Courtesy: Creative Commons

I had a jigsaw of a map of India but it wasn’t a proper map. It had the names of cities on it but it was covered in pictures too, scenes of ‘typical everyday life’ for people who lived in various parts of the country. This jigsaw introduced me to India. I saw lots of elephants and tigers and women picking tea and men drinking the tea and coconut trees and mountains and a few deserts. The trees, elephants, tigers, women and mountains were all the same size. Sri Lanka was included in the map and because it is a much smaller landmass it only had room to show one elephant and one woman picking tea.

This jigsaw was one of several jigsaws that I had in the same series. They were all the same size too, so that I came away with the mistaken impression that India, Australia, New Zealand, Japan and South America were all as large as each other. I have checked just now and I see that these jigsaws were made by Waddingtons and called ‘jig-maps’ and now I also learn that the Indian one didn’t contain Sri Lanka after all. The fallibility of memory! Looking at it for the first time in almost fifty years I discover that Bangalore is represented by a man playing a flute to two cobras in a basket while a wise mongoose looks on. Was Bangalore ever really like that? Was it like that when the jigsaw was made? Clearly a lot has changed in half a century.

The jigsaw was only the starting point of my intellectual discovery of the Indian subcontinent. Films augmented my growing awareness. Films showed me that the meaning of India could be found in elephants, tigers and women picking tea, not to mention men drinking tea, coconut trees, mountains, deserts. The place seemed marvellous. I decided to go there one day. But when? The thing to do was to consult a proper atlas, not a jigsaw, in fact a battered old atlas bound in ripped green cloth that dated from the 1920s and was probably a book once owned by my great-grandfather.

India seemed far away, yes, but not as far as Australia, and because I had cousins in Australia who had come to visit (bringing me a boomerang as a gift), I knew the voyage was feasible. First, I would reach France, that was the first step, and I felt confident I could walk to France. There was the inconvenience of a stretch of open sea between Britain and France, but I believed I could construct a raft from driftwood and sail across without too much trouble. Once I arrived in France the remainder of the journey would look after itself. I equipped myself for the walk. I took a penknife and a flask of orange squash, and I set off. There was woodland near the house where I grew up and I walked for ten minutes or so before meeting a boy I knew who was unsuccessfully trying to climb a tree. He came down with a crash, asked me for a drink and I obliged. Half the squash went down his gullet and I knew I could never hope to reach France on a half empty canteen. I returned home.

#### TO DO
[a] According to the passage about the jigsaw map of India, which company made the jig-maps?
[b] Write the next part of the passage about the jigsaw map of India, picking up right after its final sentence.
The lines that follow the passage have nothing to do with this.

Lines from a set of spatial questions

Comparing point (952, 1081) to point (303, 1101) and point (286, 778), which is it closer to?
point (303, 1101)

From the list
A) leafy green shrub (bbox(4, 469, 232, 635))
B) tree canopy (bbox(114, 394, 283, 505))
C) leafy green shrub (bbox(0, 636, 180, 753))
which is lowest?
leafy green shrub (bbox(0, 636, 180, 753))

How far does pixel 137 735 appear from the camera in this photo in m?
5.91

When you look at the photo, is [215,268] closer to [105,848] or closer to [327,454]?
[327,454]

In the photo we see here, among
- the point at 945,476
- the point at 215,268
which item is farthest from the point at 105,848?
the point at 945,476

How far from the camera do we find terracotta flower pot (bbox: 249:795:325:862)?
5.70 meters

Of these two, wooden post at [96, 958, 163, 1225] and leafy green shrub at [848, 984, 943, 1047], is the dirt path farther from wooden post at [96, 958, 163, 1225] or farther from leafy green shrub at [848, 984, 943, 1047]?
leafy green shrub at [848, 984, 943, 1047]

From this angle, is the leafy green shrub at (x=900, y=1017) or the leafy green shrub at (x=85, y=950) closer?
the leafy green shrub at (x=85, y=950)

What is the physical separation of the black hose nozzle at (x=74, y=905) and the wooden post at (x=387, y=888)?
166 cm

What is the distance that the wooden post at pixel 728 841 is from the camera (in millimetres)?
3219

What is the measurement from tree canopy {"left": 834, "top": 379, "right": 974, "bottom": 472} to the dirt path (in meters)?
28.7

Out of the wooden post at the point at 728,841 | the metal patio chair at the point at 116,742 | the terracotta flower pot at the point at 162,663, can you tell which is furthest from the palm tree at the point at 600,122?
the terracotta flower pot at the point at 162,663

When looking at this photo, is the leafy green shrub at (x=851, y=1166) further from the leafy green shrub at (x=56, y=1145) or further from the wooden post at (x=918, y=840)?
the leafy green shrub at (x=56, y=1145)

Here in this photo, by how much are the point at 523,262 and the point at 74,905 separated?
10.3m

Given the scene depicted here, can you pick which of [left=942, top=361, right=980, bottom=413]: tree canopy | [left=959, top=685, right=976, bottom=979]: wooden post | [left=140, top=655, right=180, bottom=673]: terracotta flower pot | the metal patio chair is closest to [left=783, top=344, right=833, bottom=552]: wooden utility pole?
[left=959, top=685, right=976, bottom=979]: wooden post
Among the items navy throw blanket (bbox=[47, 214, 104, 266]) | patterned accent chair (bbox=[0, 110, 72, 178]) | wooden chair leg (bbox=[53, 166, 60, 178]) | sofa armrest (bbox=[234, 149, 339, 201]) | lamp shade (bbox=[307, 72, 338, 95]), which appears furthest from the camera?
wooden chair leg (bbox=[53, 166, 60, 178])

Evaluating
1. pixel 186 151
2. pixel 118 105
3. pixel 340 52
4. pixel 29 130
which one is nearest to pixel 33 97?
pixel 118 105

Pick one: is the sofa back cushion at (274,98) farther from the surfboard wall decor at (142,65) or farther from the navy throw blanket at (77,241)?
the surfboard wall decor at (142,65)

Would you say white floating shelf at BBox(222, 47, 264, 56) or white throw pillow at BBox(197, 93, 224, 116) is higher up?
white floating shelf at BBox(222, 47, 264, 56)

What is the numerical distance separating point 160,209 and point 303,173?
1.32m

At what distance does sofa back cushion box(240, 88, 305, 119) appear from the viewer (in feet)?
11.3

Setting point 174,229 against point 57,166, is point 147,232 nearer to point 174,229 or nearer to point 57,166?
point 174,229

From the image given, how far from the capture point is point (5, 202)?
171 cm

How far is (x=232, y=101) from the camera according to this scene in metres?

#### ANSWERS FOR THE TASKS
[a] Waddingtons

[b]
But I never abandoned the quest to reach India, I merely postponed it. The country had snakes in baskets! How could I resist that? Where I came from, the only stuff you found in wicker baskets was laundry. Boring in comparison! The snakes in India were musical and loved flute melodies. That also was amazing. It occurred to me that snakes were flute-like themselves and perhaps had even evolved from flutes (or vice versa) which explained the association. What if the strong resemblance led to a flautist accidentally trying to play a snake instead of a flute? The question alarmed me for days.

Maybe the music produced as a result would be the best ever heard by any human ear? Or perhaps it would be the worst! Yet another thing to find out for myself when I got to India. In the meantime, to continue my research, I spent a lot of time with a toy called a ‘View-Master Stereoscope’ that showed images on slides in 3-D. It was a plastic box with two lenses and a lever that rotated a disc on which the images were fixed.

One of the discs in my possession was an arrangement of “spectacular views” from around the globe. It included Banff in Canada, the Golden Horn in Turkey (those are the only other two I remember) and yes, a frontal view of the Taj Mahal. I studied the Taj Mahal carefully. It was vast and white. What clues could I glean from it? I wasn’t sure. Someone told me it was constructed by elephants. I accepted this but wondered what use elephants had for such a grand monument. It wasn’t edible. It wasn’t a bun.

On a school trip I was taken on a bus to Bristol Zoo, which seemed to lie at an extraordinary distance from the small town where I lived. We were shown an elephant and informed by a teacher that it was an Indian elephant, because it had small ears. Those ears looked vast to me and from that moment I had no choice but to regard the teacher as incompetent, a fool who didn’t know the difference between big and small. The incompetence of adults was something I learned the hard way, like most children. For instance, another teacher told us that crude oil was ‘liquid gold’ but I knew he was wrong. Oil was black and gold was golden, they couldn’t be the same. He had neglected to explain it was a metaphor. That might have helped his credibility.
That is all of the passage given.